══ Exercise material

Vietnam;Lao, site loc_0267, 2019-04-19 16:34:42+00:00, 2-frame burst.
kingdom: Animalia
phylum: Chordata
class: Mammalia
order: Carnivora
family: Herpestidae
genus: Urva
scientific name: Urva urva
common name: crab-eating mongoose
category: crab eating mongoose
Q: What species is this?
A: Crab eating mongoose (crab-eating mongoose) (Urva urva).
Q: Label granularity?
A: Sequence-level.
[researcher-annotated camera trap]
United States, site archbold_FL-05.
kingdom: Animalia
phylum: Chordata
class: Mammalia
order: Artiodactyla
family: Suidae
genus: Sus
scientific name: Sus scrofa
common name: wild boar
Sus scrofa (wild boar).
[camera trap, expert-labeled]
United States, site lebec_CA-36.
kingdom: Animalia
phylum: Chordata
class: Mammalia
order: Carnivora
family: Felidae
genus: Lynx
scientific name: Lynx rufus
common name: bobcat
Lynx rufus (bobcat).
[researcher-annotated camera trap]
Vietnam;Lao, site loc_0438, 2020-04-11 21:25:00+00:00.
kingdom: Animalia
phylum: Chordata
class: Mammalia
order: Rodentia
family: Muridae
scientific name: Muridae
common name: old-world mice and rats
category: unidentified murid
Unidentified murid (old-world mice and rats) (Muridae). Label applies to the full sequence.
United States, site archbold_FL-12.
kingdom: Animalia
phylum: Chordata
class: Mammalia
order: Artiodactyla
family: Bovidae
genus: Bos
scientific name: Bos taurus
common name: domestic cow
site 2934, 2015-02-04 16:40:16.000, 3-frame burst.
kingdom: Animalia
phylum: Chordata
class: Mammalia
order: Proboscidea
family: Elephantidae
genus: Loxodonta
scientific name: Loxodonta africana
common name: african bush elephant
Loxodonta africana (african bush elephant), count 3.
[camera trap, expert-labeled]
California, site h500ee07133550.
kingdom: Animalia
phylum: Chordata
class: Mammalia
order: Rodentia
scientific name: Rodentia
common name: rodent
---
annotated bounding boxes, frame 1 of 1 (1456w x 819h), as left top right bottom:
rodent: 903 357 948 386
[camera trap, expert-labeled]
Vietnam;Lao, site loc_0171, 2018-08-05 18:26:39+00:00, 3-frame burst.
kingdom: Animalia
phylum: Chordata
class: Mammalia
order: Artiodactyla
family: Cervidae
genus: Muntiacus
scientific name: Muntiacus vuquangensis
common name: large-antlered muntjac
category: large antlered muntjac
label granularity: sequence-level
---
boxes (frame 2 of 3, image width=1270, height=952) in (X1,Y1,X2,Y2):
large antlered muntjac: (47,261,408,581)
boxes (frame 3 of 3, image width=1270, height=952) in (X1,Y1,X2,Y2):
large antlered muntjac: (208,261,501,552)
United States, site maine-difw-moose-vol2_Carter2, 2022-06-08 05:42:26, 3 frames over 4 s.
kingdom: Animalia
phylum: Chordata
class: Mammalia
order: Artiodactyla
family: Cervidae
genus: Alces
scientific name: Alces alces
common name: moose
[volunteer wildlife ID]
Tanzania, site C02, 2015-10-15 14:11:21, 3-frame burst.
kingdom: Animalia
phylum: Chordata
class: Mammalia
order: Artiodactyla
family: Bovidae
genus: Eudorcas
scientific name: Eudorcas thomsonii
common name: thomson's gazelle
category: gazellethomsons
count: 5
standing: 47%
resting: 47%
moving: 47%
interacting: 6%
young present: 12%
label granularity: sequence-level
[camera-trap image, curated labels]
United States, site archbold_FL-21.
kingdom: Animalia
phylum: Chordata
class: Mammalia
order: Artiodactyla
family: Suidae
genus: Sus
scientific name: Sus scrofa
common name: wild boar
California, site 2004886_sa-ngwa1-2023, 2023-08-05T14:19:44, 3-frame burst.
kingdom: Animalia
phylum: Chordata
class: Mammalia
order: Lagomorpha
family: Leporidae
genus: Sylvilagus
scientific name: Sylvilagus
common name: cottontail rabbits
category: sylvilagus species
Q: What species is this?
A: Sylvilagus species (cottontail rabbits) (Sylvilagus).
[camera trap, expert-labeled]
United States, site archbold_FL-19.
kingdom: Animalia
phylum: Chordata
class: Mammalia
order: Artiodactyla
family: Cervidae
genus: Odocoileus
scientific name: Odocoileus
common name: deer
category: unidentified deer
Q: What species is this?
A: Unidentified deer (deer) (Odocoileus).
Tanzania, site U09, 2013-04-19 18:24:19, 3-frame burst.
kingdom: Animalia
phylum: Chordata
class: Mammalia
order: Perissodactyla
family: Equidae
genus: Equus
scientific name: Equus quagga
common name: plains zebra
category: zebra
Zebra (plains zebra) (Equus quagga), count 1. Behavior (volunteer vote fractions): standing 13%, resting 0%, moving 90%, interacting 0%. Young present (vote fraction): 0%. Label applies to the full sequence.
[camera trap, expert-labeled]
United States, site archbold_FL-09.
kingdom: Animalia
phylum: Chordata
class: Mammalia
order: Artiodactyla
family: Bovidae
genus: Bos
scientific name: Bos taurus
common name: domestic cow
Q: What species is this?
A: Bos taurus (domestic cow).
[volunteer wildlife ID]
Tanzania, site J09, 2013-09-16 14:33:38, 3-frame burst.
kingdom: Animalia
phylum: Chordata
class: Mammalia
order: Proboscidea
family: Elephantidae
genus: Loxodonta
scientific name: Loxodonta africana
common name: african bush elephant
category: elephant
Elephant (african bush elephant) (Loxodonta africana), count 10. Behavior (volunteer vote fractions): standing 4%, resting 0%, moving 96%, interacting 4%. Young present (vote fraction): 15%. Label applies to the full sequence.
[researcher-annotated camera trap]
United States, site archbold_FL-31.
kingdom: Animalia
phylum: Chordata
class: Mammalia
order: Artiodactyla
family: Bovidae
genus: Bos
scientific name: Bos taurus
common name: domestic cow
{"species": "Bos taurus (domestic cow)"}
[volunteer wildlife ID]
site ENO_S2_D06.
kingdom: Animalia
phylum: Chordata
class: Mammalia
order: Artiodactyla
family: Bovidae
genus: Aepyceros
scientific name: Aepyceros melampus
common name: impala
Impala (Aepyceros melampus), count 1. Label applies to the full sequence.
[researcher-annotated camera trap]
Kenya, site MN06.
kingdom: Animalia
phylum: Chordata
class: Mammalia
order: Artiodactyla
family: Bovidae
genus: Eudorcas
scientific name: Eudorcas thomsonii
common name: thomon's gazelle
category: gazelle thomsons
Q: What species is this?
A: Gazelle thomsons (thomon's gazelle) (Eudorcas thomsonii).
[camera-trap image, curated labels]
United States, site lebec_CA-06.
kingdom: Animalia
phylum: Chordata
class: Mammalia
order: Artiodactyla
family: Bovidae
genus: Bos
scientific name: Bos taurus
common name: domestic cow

════

=== Task brief ===
Every line of the data must appear again in the answer, exactly as written.

=== Solution to this task ===
Vietnam;Lao, site loc_0267, 2019-04-19 16:34:42+00:00, 2-frame burst.
kingdom: Animalia
phylum: Chordata
class: Mammalia
order: Carnivora
family: Herpestidae
genus: Urva
scientific name: Urva urva
common name: crab-eating mongoose
category: crab eating mongoose
Q: What species is this?
A: Crab eating mongoose (crab-eating mongoose) (Urva urva).
Q: Label granularity?
A: Sequence-level.
[researcher-annotated camera trap]
United States, site archbold_FL-05.
kingdom: Animalia
phylum: Chordata
class: Mammalia
order: Artiodactyla
family: Suidae
genus: Sus
scientific name: Sus scrofa
common name: wild boar
Sus scrofa (wild boar).
[camera trap, expert-labeled]
United States, site lebec_CA-36.
kingdom: Animalia
phylum: Chordata
class: Mammalia
order: Carnivora
family: Felidae
genus: Lynx
scientific name: Lynx rufus
common name: bobcat
Lynx rufus (bobcat).
[researcher-annotated camera trap]
Vietnam;Lao, site loc_0438, 2020-04-11 21:25:00+00:00.
kingdom: Animalia
phylum: Chordata
class: Mammalia
order: Rodentia
family: Muridae
scientific name: Muridae
common name: old-world mice and rats
category: unidentified murid
Unidentified murid (old-world mice and rats) (Muridae). Label applies to the full sequence.
United States, site archbold_FL-12.
kingdom: Animalia
phylum: Chordata
class: Mammalia
order: Artiodactyla
family: Bovidae
genus: Bos
scientific name: Bos taurus
common name: domestic cow
site 2934, 2015-02-04 16:40:16.000, 3-frame burst.
kingdom: Animalia
phylum: Chordata
class: Mammalia
order: Proboscidea
family: Elephantidae
genus: Loxodonta
scientific name: Loxodonta africana
common name: african bush elephant
Loxodonta africana (african bush elephant), count 3.
[camera trap, expert-labeled]
California, site h500ee07133550.
kingdom: Animalia
phylum: Chordata
class: Mammalia
order: Rodentia
scientific name: Rodentia
common name: rodent
---
annotated bounding boxes, frame 1 of 1 (1456w x 819h), as left top right bottom:
rodent: 903 357 948 386
[camera trap, expert-labeled]
Vietnam;Lao, site loc_0171, 2018-08-05 18:26:39+00:00, 3-frame burst.
kingdom: Animalia
phylum: Chordata
class: Mammalia
order: Artiodactyla
family: Cervidae
genus: Muntiacus
scientific name: Muntiacus vuquangensis
common name: large-antlered muntjac
category: large antlered muntjac
label granularity: sequence-level
---
boxes (frame 2 of 3, image width=1270, height=952) in (X1,Y1,X2,Y2):
large antlered muntjac: (47,261,408,581)
boxes (frame 3 of 3, image width=1270, height=952) in (X1,Y1,X2,Y2):
large antlered muntjac: (208,261,501,552)
United States, site maine-difw-moose-vol2_Carter2, 2022-06-08 05:42:26, 3 frames over 4 s.
kingdom: Animalia
phylum: Chordata
class: Mammalia
order: Artiodactyla
family: Cervidae
genus: Alces
scientific name: Alces alces
common name: moose
[volunteer wildlife ID]
Tanzania, site C02, 2015-10-15 14:11:21, 3-frame burst.
kingdom: Animalia
phylum: Chordata
class: Mammalia
order: Artiodactyla
family: Bovidae
genus: Eudorcas
scientific name: Eudorcas thomsonii
common name: thomson's gazelle
category: gazellethomsons
count: 5
standing: 47%
resting: 47%
moving: 47%
interacting: 6%
young present: 12%
label granularity: sequence-level
[camera-trap image, curated labels]
United States, site archbold_FL-21.
kingdom: Animalia
phylum: Chordata
class: Mammalia
order: Artiodactyla
family: Suidae
genus: Sus
scientific name: Sus scrofa
common name: wild boar
California, site 2004886_sa-ngwa1-2023, 2023-08-05T14:19:44, 3-frame burst.
kingdom: Animalia
phylum: Chordata
class: Mammalia
order: Lagomorpha
family: Leporidae
genus: Sylvilagus
scientific name: Sylvilagus
common name: cottontail rabbits
category: sylvilagus species
Q: What species is this?
A: Sylvilagus species (cottontail rabbits) (Sylvilagus).
[camera trap, expert-labeled]
United States, site archbold_FL-19.
kingdom: Animalia
phylum: Chordata
class: Mammalia
order: Artiodactyla
family: Cervidae
genus: Odocoileus
scientific name: Odocoileus
common name: deer
category: unidentified deer
Q: What species is this?
A: Unidentified deer (deer) (Odocoileus).
Tanzania, site U09, 2013-04-19 18:24:19, 3-frame burst.
kingdom: Animalia
phylum: Chordata
class: Mammalia
order: Perissodactyla
family: Equidae
genus: Equus
scientific name: Equus quagga
common name: plains zebra
category: zebra
Zebra (plains zebra) (Equus quagga), count 1. Behavior (volunteer vote fractions): standing 13%, resting 0%, moving 90%, interacting 0%. Young present (vote fraction): 0%. Label applies to the full sequence.
[camera trap, expert-labeled]
United States, site archbold_FL-09.
kingdom: Animalia
phylum: Chordata
class: Mammalia
order: Artiodactyla
family: Bovidae
genus: Bos
scientific name: Bos taurus
common name: domestic cow
Q: What species is this?
A: Bos taurus (domestic cow).
[volunteer wildlife ID]
Tanzania, site J09, 2013-09-16 14:33:38, 3-frame burst.
kingdom: Animalia
phylum: Chordata
class: Mammalia
order: Proboscidea
family: Elephantidae
genus: Loxodonta
scientific name: Loxodonta africana
common name: african bush elephant
category: elephant
Elephant (african bush elephant) (Loxodonta africana), count 10. Behavior (volunteer vote fractions): standing 4%, resting 0%, moving 96%, interacting 4%. Young present (vote fraction): 15%. Label applies to the full sequence.
[researcher-annotated camera trap]
United States, site archbold_FL-31.
kingdom: Animalia
phylum: Chordata
class: Mammalia
order: Artiodactyla
family: Bovidae
genus: Bos
scientific name: Bos taurus
common name: domestic cow
{"species": "Bos taurus (domestic cow)"}
[volunteer wildlife ID]
site ENO_S2_D06.
kingdom: Animalia
phylum: Chordata
class: Mammalia
order: Artiodactyla
family: Bovidae
genus: Aepyceros
scientific name: Aepyceros melampus
common name: impala
Impala (Aepyceros melampus), count 1. Label applies to the full sequence.
[researcher-annotated camera trap]
Kenya, site MN06.
kingdom: Animalia
phylum: Chordata
class: Mammalia
order: Artiodactyla
family: Bovidae
genus: Eudorcas
scientific name: Eudorcas thomsonii
common name: thomon's gazelle
category: gazelle thomsons
Q: What species is this?
A: Gazelle thomsons (thomon's gazelle) (Eudorcas thomsonii).
[camera-trap image, curated labels]
United States, site lebec_CA-06.
kingdom: Animalia
phylum: Chordata
class: Mammalia
order: Artiodactyla
family: Bovidae
genus: Bos
scientific name: Bos taurus
common name: domestic cow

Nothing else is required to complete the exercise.